We still don't know what's more to the reality: to call AMD FX-8xxx series processor an eight core or a quad core with some variation of Hyper-Threading on steroids. We concluded that it simply depends on application and it's not really possible to strictly call the Bulldozer module either single-core or dual-core. And we really don't like to call it sort of one-and-half-core, since the core just is, or is not there. If we would call it one-and-half-core then we wouldn't be able to call the good old Core 2 Duo strictly as dual-core either, since the two cores are also sharing something: the L2 cache. It depends on what you consider as a core (or the essentials of core). If it's just ALU (without L2 cache, because L1 caches can be considered as the essential part of a core while older processors did not have the L2 cache integrated), then AMD FX-8150 really is eight-core processor. Our opinion is that it should be taken as the AMD marketing says. If it is sold as eight-core then it should be evaluated as an eight core. And AMD FX-8xxx series processor's performance is poor considering it as an eight core.

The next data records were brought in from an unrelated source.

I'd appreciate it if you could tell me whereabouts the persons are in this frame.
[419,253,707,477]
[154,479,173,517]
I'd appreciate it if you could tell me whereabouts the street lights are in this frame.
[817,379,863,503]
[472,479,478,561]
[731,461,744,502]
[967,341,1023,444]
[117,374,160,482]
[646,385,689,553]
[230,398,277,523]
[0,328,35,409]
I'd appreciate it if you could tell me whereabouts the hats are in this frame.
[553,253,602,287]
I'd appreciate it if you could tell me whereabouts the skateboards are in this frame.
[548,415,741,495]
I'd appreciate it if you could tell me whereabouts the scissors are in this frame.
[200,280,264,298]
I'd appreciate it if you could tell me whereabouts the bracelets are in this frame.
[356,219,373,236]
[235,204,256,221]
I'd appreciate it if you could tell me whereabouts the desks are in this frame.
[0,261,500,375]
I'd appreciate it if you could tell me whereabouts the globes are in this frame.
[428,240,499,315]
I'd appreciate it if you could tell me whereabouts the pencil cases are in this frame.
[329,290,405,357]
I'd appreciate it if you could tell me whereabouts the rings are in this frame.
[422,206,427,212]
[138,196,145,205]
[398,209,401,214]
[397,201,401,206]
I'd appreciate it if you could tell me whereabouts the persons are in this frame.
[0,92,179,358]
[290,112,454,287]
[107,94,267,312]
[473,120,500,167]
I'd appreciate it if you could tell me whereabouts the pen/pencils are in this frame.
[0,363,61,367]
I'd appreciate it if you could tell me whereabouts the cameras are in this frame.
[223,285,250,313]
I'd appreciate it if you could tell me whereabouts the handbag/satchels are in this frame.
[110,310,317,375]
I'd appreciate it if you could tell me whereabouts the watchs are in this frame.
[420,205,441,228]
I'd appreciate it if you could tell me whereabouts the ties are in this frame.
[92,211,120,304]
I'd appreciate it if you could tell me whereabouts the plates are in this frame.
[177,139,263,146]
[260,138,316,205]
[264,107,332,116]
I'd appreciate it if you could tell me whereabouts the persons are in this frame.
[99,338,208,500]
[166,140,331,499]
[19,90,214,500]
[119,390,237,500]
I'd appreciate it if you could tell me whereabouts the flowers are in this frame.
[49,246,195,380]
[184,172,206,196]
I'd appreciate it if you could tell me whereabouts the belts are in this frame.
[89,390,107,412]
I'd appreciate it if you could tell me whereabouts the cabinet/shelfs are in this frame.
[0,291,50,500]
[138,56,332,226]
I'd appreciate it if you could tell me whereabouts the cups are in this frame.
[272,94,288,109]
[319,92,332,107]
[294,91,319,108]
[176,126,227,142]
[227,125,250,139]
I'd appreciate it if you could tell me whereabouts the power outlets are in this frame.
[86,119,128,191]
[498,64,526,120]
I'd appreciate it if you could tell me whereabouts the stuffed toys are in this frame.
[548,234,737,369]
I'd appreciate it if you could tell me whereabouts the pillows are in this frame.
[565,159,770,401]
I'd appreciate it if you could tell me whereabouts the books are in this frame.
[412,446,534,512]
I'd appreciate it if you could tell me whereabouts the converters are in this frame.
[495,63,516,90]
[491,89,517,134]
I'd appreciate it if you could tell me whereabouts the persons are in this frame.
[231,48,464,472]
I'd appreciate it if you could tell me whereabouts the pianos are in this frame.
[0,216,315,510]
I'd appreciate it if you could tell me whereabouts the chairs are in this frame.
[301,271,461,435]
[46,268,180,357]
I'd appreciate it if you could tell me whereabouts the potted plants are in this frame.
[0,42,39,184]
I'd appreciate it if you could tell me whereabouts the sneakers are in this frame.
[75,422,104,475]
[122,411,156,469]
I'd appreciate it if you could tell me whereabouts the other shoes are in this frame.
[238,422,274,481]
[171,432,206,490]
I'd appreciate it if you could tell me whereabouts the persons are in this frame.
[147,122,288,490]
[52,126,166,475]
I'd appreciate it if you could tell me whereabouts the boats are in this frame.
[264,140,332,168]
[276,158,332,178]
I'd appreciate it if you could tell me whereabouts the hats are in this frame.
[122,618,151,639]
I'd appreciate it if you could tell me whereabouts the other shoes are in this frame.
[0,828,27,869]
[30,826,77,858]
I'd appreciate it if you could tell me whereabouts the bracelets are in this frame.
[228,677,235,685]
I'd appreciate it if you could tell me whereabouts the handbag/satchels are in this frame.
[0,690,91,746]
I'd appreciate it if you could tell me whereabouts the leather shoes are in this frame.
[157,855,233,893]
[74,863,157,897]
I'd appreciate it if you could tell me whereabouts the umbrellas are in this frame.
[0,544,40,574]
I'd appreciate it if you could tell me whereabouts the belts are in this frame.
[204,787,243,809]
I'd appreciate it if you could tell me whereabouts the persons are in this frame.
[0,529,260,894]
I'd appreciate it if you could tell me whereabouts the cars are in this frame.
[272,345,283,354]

When we analyzed if the processor is eight core, or quad core with HT on steroids, we used modified x264 HD Benchmark (originally designed by Tech ARP guys, we just used another video and newer build of x264 encoder). Our script is designed to run the benchmark 3 times: first with all cores/threads assigned to the application, second with only even threads assigned and third with the first four threads assigned to the encoder. You can easily imagine visible processor threads as digits in binary representation of the number 255, which is 11111111. First run of the test used all cores, second used only cores 10101010 (i.e. four cores without Hyper-Threading in case of Core i7 and four individual cores in all four Bulldozer modules in case of AMD FX) and third run used cores 11110000 (i.e. two cores including Hyper-Threading in case of Core i7 and two Bulldozer modules including all cores in case of AMD FX). The two latter situations are clearly visible on the screenshot of performance monitor in Windows 7 (can be easily run by the command
Utilized cores/threads when setting affinity to 10101010 (left) and 11110000 (right)

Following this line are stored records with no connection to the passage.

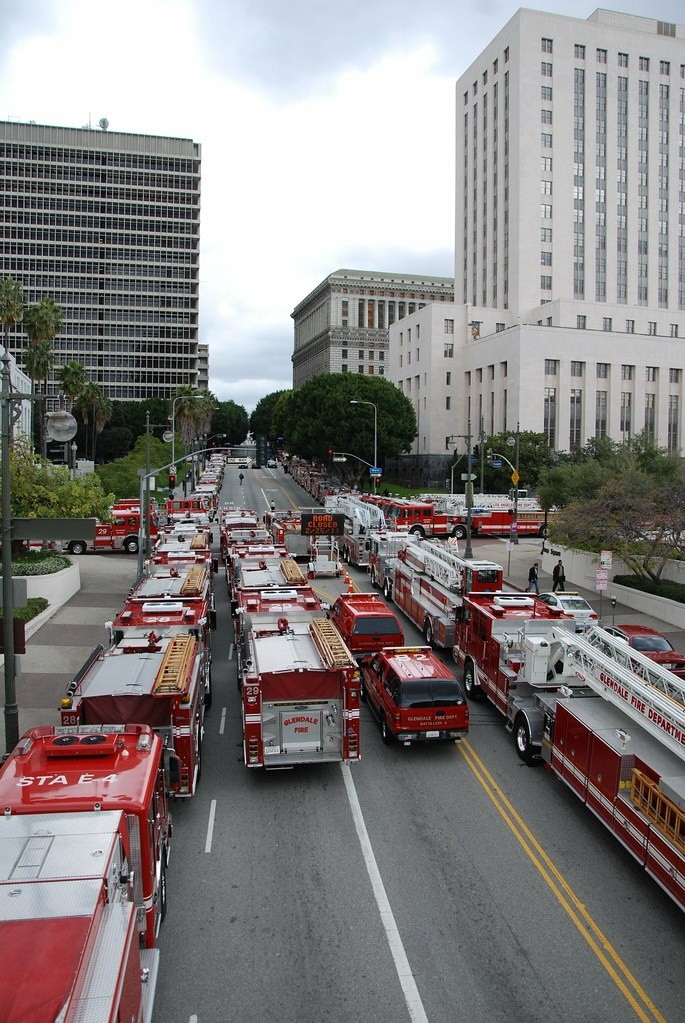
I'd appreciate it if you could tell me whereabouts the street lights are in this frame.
[447,418,475,558]
[204,433,226,470]
[71,441,78,481]
[507,422,519,545]
[142,410,174,559]
[0,349,78,764]
[172,395,204,502]
[349,400,378,496]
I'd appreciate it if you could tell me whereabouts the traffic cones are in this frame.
[344,571,355,593]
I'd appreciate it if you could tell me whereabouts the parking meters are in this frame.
[609,594,617,626]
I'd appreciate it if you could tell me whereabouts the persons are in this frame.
[239,473,244,485]
[383,489,390,497]
[551,560,565,592]
[270,500,276,512]
[524,563,540,594]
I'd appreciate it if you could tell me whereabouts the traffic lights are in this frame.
[327,449,333,455]
[485,448,492,466]
[376,478,380,487]
[169,476,175,489]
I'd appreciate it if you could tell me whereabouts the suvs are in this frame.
[361,646,469,746]
[327,592,404,659]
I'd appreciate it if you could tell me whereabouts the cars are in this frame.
[539,591,685,680]
[188,453,225,500]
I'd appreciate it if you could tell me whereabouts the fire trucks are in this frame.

When the Core Parking is OFF, it works as expected in both Windows 7 and Windows 8 with both Core i7 and AMD FX processors. Results are shown in the chart below (Turbo enabled with both processors). The shorter part of the graph is second pass of the encoding while the longer represents first pass (less important for the time consumed during the encoding process). This chart comes from our original Czech-written article about analyzing the Bulldozer µarch with Core i7 870 (Lynnfield) results removed (for the chart to be more synoptic).
As you can see on the 1st pass encoding results the FX processor behaves more like quad-core with something like Hyper-Threading with quite small influence. On the opposite with the 2nd pass the FX processor behaves more like real eight-core processor. There is not much difference between running the task on four single-core or two dual-core Bulldozer modules. If we would like to express that in percentage improvements over the previous situation, we would say something like that (for Windows 7):
1st pass
- AMD FX-8150: 2 dual-core modules: base / 4 single-core modules: +14% / 8 cores: +5% (total +19%)
- Core i7-2600K: 2 cores with HT: base / 4 cores without HT: +48% / 4 cores with HT −9% (total +35%)
2nd pass
- AMD FX-8150: 2 dual-core modules: base / 4 single-core modules: +15% / 8 cores: +40% (total +61%)
- Core i7-2600K: 2 cores with HT: base / 4 cores without HT: +50% / 4 cores with HT +22% (total +82%)
It's interesting to see that with Core i7 the 1st pass is faster on 4 cores without the assistance of Hyper-Threading than with the usage of Hyper-Threading. With AMD FX there is a single rule: the more cores/threads the better.